Selain itu, buku komik juga masih diminati karena dapat diakses kapan saja dan di mana saja tanpa perlu terkoneksi dengan internet. Hal ini membuat buku komik tetap menjadi pilihan yang praktis bagi para pembaca yang ingin bersantai sambil menikmati cerita yang menarik.

Menurut data yang dilansir oleh Asosiasi Penerbit Komik Indonesia (APKI), penjualan buku komik di Indonesia masih cukup tinggi meskipun maraknya platform digital seperti webtoon.

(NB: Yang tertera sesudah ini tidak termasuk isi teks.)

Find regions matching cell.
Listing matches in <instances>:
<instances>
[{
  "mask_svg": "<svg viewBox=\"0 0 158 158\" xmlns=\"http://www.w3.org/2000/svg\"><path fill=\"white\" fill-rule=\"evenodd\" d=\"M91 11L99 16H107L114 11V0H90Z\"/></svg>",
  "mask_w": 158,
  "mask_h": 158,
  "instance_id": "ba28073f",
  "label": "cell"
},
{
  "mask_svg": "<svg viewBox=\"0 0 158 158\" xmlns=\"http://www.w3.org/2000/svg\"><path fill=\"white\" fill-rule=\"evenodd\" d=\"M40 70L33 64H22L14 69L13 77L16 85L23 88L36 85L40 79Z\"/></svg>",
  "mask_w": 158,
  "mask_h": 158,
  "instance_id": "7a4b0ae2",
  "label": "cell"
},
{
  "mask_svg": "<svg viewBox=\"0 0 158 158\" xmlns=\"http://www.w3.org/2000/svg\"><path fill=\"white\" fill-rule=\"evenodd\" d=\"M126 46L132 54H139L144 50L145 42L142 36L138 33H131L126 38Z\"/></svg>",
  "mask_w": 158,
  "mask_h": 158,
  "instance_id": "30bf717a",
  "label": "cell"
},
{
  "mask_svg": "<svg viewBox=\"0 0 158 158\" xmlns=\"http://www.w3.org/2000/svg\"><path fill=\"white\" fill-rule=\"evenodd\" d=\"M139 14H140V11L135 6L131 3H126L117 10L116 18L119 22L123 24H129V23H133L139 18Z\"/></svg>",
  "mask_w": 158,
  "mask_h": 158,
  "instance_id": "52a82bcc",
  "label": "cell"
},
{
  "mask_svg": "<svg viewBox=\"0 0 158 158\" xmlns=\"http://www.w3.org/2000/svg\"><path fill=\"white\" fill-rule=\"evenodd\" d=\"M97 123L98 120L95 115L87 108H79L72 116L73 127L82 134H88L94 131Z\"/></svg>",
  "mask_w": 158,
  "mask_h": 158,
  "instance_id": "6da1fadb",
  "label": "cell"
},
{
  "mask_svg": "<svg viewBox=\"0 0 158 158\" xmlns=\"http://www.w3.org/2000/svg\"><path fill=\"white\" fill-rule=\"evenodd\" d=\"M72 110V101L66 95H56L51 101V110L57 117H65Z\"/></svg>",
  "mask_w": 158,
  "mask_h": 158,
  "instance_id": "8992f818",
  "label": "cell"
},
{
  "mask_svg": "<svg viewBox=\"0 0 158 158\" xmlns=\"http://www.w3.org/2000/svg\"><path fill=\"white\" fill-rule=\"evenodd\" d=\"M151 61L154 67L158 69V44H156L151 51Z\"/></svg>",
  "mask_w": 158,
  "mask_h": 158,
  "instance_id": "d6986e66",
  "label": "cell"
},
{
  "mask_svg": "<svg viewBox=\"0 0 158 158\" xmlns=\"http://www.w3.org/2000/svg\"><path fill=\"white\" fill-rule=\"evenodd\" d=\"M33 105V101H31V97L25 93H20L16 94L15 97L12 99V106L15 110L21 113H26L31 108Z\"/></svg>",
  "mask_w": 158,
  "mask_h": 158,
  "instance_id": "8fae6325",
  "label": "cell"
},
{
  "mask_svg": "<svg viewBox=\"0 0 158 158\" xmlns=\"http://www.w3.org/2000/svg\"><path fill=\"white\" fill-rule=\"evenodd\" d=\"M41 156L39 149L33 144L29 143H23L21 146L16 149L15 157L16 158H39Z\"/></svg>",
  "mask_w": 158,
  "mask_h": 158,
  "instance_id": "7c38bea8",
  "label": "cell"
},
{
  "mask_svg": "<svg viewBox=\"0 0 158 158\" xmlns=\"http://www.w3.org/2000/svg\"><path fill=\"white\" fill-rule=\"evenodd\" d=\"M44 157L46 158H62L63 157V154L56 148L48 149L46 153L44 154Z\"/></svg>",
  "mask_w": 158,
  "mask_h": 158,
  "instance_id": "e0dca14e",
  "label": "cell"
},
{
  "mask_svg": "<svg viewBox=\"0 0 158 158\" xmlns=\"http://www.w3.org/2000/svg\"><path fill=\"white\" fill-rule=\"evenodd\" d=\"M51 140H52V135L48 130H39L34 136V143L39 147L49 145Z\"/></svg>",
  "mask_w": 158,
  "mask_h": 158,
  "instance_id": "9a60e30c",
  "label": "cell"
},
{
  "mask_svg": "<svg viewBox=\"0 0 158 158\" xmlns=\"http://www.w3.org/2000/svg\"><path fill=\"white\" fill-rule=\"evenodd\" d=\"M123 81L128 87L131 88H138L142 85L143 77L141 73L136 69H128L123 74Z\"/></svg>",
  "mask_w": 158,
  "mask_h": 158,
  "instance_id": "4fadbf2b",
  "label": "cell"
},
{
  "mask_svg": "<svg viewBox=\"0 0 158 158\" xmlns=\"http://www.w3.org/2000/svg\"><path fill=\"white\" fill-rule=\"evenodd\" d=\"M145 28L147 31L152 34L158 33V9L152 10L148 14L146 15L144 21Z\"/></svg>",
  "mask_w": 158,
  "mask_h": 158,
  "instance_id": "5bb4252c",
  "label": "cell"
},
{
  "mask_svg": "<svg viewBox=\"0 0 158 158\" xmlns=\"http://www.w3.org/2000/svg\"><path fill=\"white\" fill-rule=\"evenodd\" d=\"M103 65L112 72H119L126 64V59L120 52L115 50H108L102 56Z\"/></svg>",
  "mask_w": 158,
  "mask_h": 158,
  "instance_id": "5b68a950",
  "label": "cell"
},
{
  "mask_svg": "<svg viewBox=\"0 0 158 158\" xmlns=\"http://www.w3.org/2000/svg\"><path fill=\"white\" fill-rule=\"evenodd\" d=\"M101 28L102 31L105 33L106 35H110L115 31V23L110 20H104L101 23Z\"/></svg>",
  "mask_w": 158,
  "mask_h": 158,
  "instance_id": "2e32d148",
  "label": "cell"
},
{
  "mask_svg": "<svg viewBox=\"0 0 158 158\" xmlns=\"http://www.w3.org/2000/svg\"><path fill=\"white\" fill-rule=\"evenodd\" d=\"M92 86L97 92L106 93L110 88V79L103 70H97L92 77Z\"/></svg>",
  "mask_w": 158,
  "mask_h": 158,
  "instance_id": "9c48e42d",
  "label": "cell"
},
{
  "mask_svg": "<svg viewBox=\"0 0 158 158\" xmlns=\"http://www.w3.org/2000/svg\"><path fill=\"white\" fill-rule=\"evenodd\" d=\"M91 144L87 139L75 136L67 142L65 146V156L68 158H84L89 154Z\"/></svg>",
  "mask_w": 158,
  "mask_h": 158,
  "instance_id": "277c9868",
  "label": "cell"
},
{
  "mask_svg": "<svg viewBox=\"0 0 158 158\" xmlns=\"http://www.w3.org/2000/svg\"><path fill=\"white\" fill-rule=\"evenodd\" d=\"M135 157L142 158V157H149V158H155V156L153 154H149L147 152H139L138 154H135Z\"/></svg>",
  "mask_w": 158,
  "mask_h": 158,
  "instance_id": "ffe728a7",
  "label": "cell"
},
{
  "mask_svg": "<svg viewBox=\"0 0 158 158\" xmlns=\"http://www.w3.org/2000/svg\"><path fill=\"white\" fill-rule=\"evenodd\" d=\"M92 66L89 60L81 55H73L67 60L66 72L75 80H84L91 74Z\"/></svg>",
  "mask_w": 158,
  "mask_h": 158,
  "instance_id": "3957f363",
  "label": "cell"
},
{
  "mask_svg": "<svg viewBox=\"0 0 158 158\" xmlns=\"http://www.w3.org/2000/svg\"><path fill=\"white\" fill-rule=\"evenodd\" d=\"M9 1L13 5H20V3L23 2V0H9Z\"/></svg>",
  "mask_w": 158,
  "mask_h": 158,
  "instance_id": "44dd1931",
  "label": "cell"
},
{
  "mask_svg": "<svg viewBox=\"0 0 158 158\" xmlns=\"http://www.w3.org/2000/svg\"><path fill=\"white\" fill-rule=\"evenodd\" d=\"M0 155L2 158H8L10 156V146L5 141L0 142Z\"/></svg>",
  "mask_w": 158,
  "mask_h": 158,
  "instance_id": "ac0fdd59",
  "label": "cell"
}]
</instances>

Hal ini menunjukkan bahwa minat masyarakat terhadap buku komik masih cukup besar.

Selain itu, beberapa penggemar buku komik juga menyatakan bahwa mereka lebih menyukai sensasi membaca buku komik fisik daripada versi digital. “Saya lebih suka merasakan halaman buku komik yang bisa saya pegang dan bau kertasnya, rasanya lebih nikmat daripada membaca di layar gadget,” ujar Rani, seorang penggemar buku komik.

Dengan segala keunikan dan daya tariknya, tidak heran jika buku komik tetap diminati oleh masyarakat, bahkan di era digital seperti sekarang ini. Sebagaimana dikatakan oleh Scott McCloud, seorang ahli komik, “Buku komik adalah bentuk seni yang timeless dan tetap relevan di berbagai era, termasuk era digital.” Jadi, jangan ragu untuk terus menikmati buku komik kesayangan Anda, karena mereka tetap menarik, apapun bentuknya.